MATH · COORDINATE DISTANCE
Coordinate Distance Calculator
Calculate the distance between two points in 2D or 3D, plus the midpoint and slope. Supports negative coordinates.
Distance5
Midpoint(1.5, 2)
Slope1.3333
About This Calculator
Find the straight-line (Euclidean) distance between two coordinate points in 2D or 3D space, along with the midpoint and — for 2D — the slope of the line connecting them. Negative coordinates are supported.
How It Works
Enter the x and y (and optionally z) coordinates for both points. The calculator computes: distance d = √((x₂−x₁)² + (y₂−y₁)²[+(z₂−z₁)²]); midpoint M = ((x₁+x₂)/2, (y₁+y₂)/2[, (z₁+z₂)/2]); and 2D slope m = (y₂−y₁)/(x₂−x₁). Vertical lines (x₁ = x₂) display "undefined" for slope.
The Formula
d = √((x₂−x₁)² + (y₂−y₁)²) M = ((x₁+x₂)/2, (y₁+y₂)/2) m = (y₂−y₁)/(x₂−x₁)
- x₁, y₁
- coordinates of point 1
- x₂, y₂
- coordinates of point 2
- d
- Euclidean distance
- M
- midpoint
- m
- slope of the connecting line
Frequently Asked Questions
- What is the distance formula?
- The distance formula derives from the Pythagorean theorem: for two points (x₁, y₁) and (x₂, y₂), the horizontal distance is |x₂−x₁|, the vertical distance is |y₂−y₁|, and the straight-line distance is √((x₂−x₁)² + (y₂−y₁)²).

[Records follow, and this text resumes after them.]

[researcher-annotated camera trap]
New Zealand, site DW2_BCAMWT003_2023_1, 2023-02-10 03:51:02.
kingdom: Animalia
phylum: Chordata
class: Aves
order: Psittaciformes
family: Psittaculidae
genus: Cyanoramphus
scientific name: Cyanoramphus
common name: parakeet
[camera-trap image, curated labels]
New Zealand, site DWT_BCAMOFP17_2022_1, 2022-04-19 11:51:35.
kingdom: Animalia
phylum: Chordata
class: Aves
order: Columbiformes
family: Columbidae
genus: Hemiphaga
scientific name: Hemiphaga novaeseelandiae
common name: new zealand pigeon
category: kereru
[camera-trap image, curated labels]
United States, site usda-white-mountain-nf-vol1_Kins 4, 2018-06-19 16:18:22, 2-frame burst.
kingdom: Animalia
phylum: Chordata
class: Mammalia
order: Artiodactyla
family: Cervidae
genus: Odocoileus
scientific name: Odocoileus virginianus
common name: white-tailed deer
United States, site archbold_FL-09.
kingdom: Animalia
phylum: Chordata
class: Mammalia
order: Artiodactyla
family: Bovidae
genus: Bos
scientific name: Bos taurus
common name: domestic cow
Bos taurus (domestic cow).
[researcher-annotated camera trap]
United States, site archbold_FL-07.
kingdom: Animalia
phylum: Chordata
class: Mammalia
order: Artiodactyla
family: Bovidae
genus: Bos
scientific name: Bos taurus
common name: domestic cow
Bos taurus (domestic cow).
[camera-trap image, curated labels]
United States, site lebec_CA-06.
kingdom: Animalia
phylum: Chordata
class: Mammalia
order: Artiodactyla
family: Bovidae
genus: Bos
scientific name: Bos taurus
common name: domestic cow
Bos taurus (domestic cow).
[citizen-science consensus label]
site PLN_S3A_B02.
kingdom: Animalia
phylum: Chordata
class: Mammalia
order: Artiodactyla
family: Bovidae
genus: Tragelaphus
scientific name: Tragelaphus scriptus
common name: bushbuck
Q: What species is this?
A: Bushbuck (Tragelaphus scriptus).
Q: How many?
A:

- Can I use negative coordinates?
- Yes. The calculator accepts any real number (positive, negative, or zero) for all coordinate inputs. Negative coordinates are common in geometry and physics problems — for example, coordinates on opposite sides of an origin.
- What does it mean if the slope is undefined?
- When x₁ = x₂ (both points share the same x-coordinate) the line is vertical, and the slope is undefined (division by zero). The calculator shows "undefined (vertical line)" in that case.
- How is this different from the slope calculator?
- The slope calculator focuses on the slope and equation of the line, given two points or a point and a slope. This calculator focuses on the distance and midpoint, with slope as a bonus output.